» **Assigned task**
Please extend the description of the Bangkok Snake Farm by a few sentences, starting right after its final line.

» **Text block**
_ _ _ _

The Bangkok Snake Farm is also called the Queen Saolvabha Memorial Institute, or The Snake Farm at the Thai Red Cross Society.
The distinction is important. This place does not feature tourist oriented “freak shows” with chicken-eating Pythons and so forth (one can see these elsewhere).
The Bangkok Snake Farm is a research institute which develops anecdotes, inoculations, and medical treatments.
It maintains a “zoo” of snakes for research purposes and does public education programs.
Visitors may watch a 20 minute slide presentation at 10:00 AM and 2:00 PM. It provides visitors a quick overview of Thailand’s poisonous snakes and charts how the Snake Farm produces anti-venom.
At 10:30 PM and 2:30 PM on weekdays, and at 10:30 PM on public holidays, there is a “show” in which handlers…handle the snakes and demonstrate venom “milking.”

_ _ _ _

» **Data block**
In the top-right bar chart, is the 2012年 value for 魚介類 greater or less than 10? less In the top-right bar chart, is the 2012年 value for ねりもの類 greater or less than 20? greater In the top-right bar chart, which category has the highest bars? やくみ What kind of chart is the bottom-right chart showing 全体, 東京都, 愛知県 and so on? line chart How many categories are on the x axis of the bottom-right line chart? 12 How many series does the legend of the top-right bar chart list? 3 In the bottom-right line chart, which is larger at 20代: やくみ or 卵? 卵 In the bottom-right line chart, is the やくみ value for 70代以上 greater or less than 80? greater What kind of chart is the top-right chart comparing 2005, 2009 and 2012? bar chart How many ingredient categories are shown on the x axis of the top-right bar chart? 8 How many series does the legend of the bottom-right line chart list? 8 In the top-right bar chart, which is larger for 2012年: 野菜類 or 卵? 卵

_ _ _ _

» **Answer below**
Visitors may walk through a snake museum and observe snakes in natural habitats, which means the snakes are usually sleeping.
Among the snakes which reside at the Snake Farm are cobras, king cobras, banded kraits, Russell’s vipers, pit vipers, and sea snakes. There are also pythons living at the farm and visitors can hold them.
The Snake Farm is open on weekdays from 8:30 AM to 4:30 PM, and on public holidays from 8:30 AM to 12:00 noon. It is located at the corner of Rama IV Road and Henry Durant Road west of the Chulalongkorn Hospital.